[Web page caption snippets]

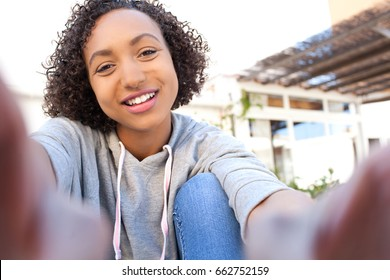 Beautiful joyful african american teenager girl holding smart phone photo camera with hands taking selfies pictures, smiling looking, networking outdoors. Black adolescent woman using technology.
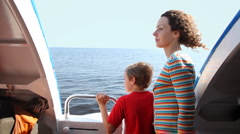 Mother and son stand at side of fast moving boat hydrofoil on sea Stock Footage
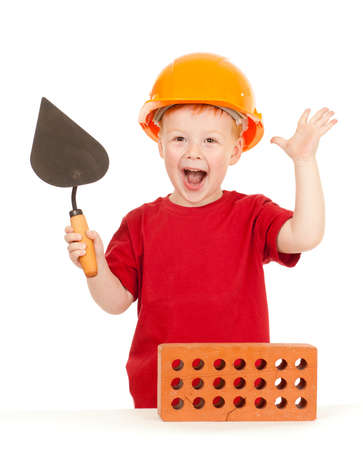Boy in hard hat with trowel and brick isolated photo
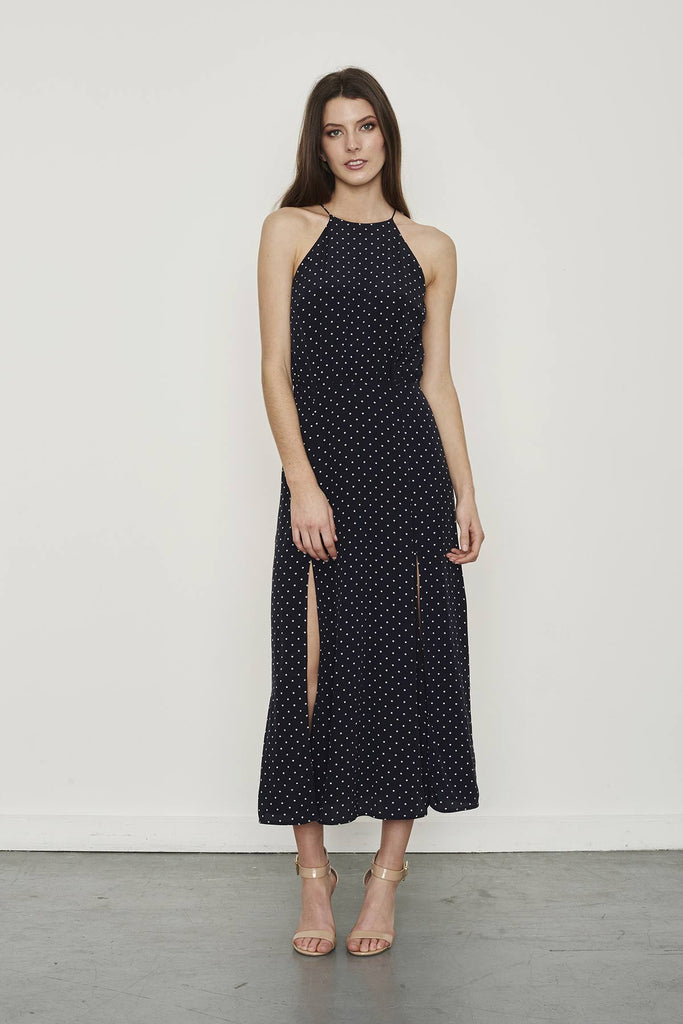 Model wearing Zimmermann Navy polka dot dress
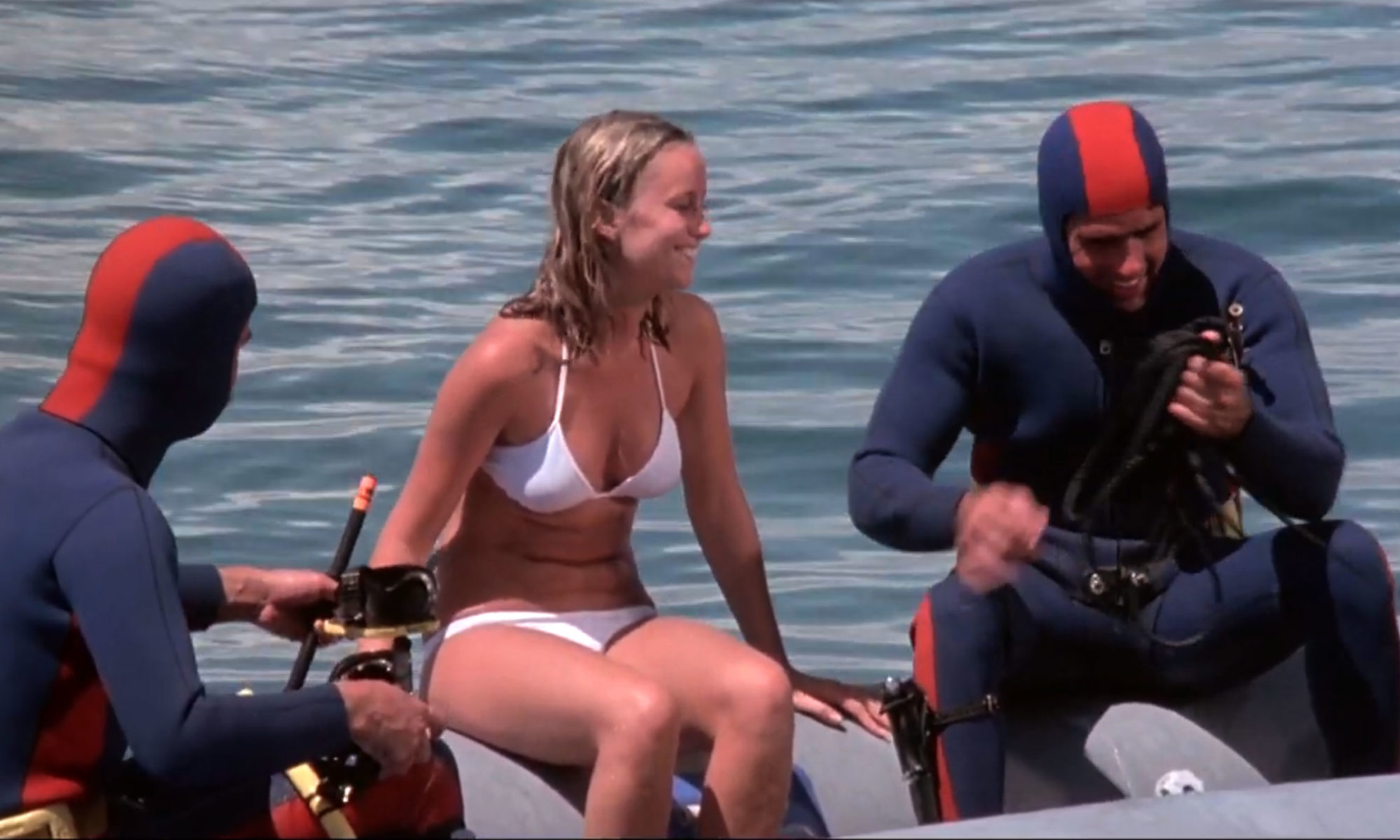 Susan George in a bikini flanked by two dudes in wetsuits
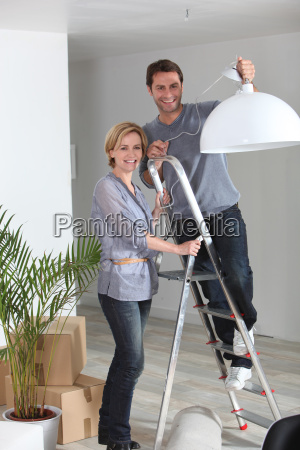 a couple installing a lamp in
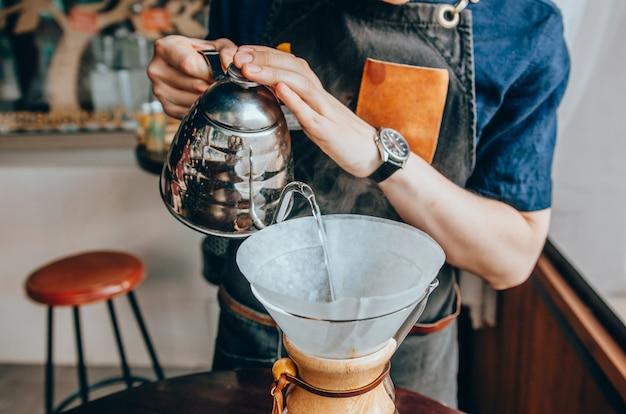 Бариста наливает кипящую воду из чайника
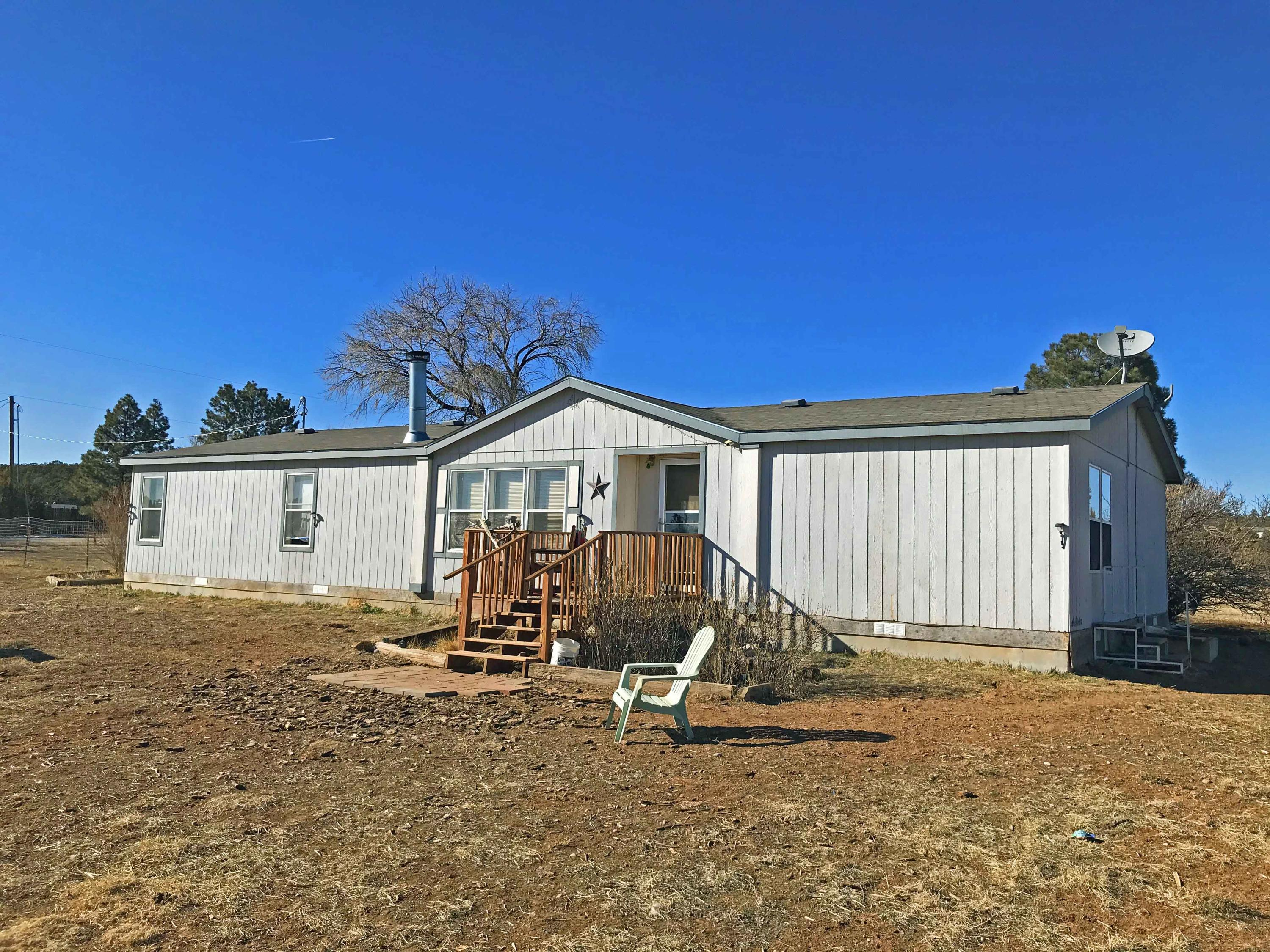 Here's a great place on 4 level acres in the East Mountains!  This 2006, 4 bedroom, 2.5 bath manufactured home is built for Wyoming winters with extra insulation, double windows and 2x6 construction.  It has refrigerated air as well!  The land is fully fenced and includes a 30x40 metal, 1,200sf garage/workshop that is fully insulated with 3/4 bath, a gas heater and evaporative cooler. Ceilings are 15' high and room for up to 4 vehicles. 500 gallon propane tank is owned.  200 amp electrical, well, and septic.  Fruit trees and additional storage sheds.  Needs new flooring, paint, etc. Property sold ''as-is'' condition and priced as such. If your looking for a great deal, come check this one out.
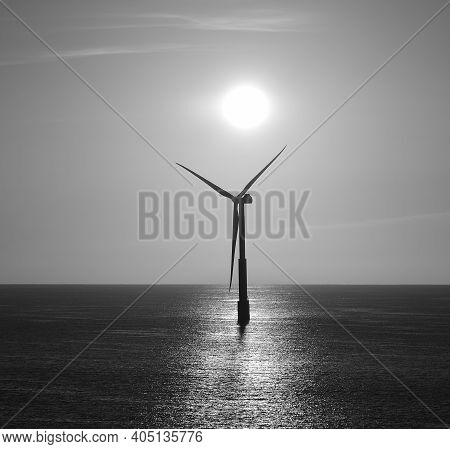 Backlit Offshore Turbine With Intense Sun At Dawn, Black And White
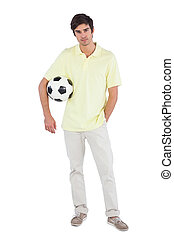 Young man holding soccer ball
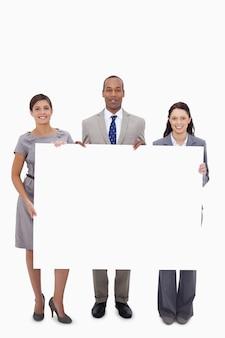 Les gens d'affaires tenant une pancarte blanche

**TASK**
Beginning with the line that contains "Backlit Offshore Turbine" and ending with the last line of the entries above, repeat each line exactly, but not the pictures.

**TASK OUTPUT**
 Backlit Offshore Turbine With Intense Sun At Dawn, Black And White
 Young man holding soccer ball
 Les gens d'affaires tenant une pancarte blanche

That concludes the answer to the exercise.